AIM: Copy the data below word for word, leaving out the pictures.

DATA TO PROCESS:
#####
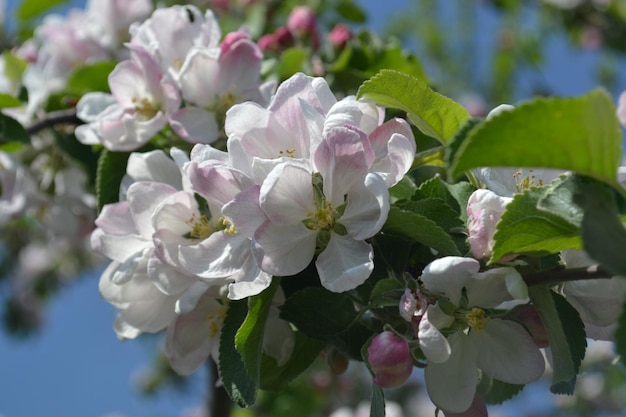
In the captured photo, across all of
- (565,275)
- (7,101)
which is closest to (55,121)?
(7,101)

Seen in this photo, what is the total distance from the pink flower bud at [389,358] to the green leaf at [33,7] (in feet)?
5.92

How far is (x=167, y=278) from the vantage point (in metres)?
1.09

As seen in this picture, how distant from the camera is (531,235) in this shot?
2.93ft

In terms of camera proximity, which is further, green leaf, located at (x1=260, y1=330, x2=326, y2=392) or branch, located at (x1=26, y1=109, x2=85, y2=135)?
branch, located at (x1=26, y1=109, x2=85, y2=135)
#####
WRITTEN RESPONSE:
In the captured photo, across all of
- (565,275)
- (7,101)
which is closest to (55,121)?
(7,101)

Seen in this photo, what is the total distance from the pink flower bud at [389,358] to the green leaf at [33,7] (in feet)?
5.92

How far is (x=167, y=278) from the vantage point (in metres)?
1.09

As seen in this picture, how distant from the camera is (531,235) in this shot?
2.93ft

In terms of camera proximity, which is further, green leaf, located at (x1=260, y1=330, x2=326, y2=392) or branch, located at (x1=26, y1=109, x2=85, y2=135)?
branch, located at (x1=26, y1=109, x2=85, y2=135)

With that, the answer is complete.